La batàna veniva mossa da remi durante la pesca lungo il litorale o da colorate vele al terzo (vìla al tièrso, una tipica vela di forma trapezoidale) per spostamenti più lunghi. Fino alla seconda metà del secolo scorso quasi tutte le famiglie ne possedevano una; oggi se ne contano circa duecentoquaranta. Una curiosità: il termine batàna per alcuni potrebbe derivare da bitto, tipica barca a remi del Trecento; per altri la sua etimologia sarebbe legata al verbo battere, perciò dal rumore che l’imbarcazione produce quando impatta con le onde.

Le bitinàde, un bene da tutelare

La visita all’Ecomuseo è allietata dal sottofondo delle bitinàde, canti popolari dei pescatori dove la voce del solista è accompagnata dai bitinadùri, cantori che imitano il suono di vari strumenti musicali, dalla chitarra al contrabbasso, dalla mandola al mandolino. Per la sua unicità la bitinàda rovignese è stata inserita nell’elenco dei beni immateriali tutelati dal Ministero per la Cultura della Repubblica di Croazia.

il museo della Batana

Il campanile di Eufemia

Tornati in Piazza Maresciallo Tito, la scoperta di Rovigno prosegue salendo per la Grisa, caratteristica via a gradoni amata dagli artisti, che da oltre quant’anni la seconda domenica di agosto vi espongono le loro opere. Ci s’inerpica fino all’imponente duomo di Sant’Eufemia, della prima metà del Settecento nel luogo già occupato dalla chiesa di San Giorgio. All’interno, dietro l’altare di destra, si trova la tomba di Sant’Eufemia di Calcedonia, giovane martire torturata e data in pasto ai leoni per volere dell’imperatore Diocleziano il 16 settembre del 304. Secondo la leggenda il pesante sarcofago di marmo che conteneva le sue spoglie raggiunge miracolosamente la costa di Rovigno in una notte di tempesta.

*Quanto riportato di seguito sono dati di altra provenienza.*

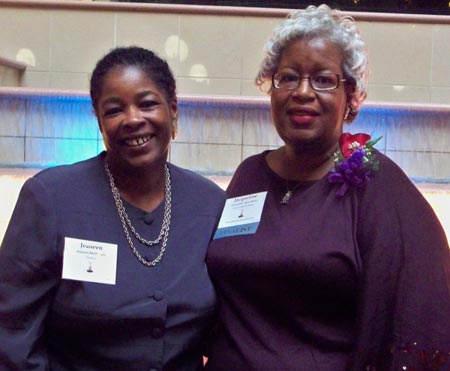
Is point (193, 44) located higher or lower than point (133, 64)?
higher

Gli uomini più forti del paese cercarono di spostarlo senza successo; ci riuscì un ragazzo che, con l’aiuto di un paio di giumente, lo trasportò nel luogo dove si trova ancor oggi. La statua della santa protettrice veglia sulla città dalla sommità del campanile a oltre sessanta metri d’altezza; fissata ad un perno non bloccato, gira in direzione del vento: se il volto guarda verso nord ovest spira il maestrale che annuncia bel tempo, se è rivolto a sud est, con lo scirocco, si prevedono maltempo e burrasche.

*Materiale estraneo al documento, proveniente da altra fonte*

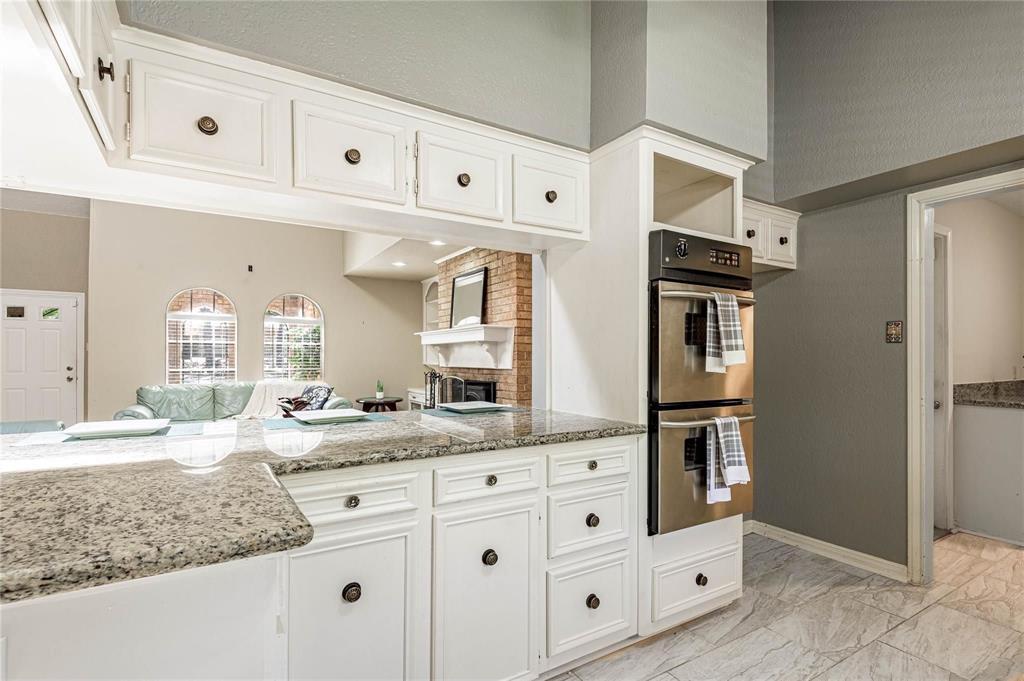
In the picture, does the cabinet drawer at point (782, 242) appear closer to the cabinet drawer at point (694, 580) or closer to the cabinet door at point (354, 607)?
the cabinet drawer at point (694, 580)

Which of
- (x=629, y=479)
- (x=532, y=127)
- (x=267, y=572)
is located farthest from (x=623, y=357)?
(x=267, y=572)

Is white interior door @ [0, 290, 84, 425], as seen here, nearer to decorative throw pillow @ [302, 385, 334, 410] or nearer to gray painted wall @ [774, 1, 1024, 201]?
decorative throw pillow @ [302, 385, 334, 410]

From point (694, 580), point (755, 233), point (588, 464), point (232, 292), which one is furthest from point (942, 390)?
point (232, 292)

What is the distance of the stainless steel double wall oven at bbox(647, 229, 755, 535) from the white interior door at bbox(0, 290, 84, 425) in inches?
276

Il campanile, che ricorda quello di San Marco a Venezia, è della seconda metà del Seicento su un progetto di Antonio Manopola. Dall’alto della torre campanaria si scorgono le Prealpi e le Isole Brioni, si dominano il faro, la costa, l’arcipelago di Rovigno con le sue isole e scogli e il centro storico. Uno scenario spettacolare che il rovignese Eligio Zanini, riconosciuto come il massimo poeta e scrittore di lingua istriota, definì oûn cantòn daparedéisu: un angolo di paradiso.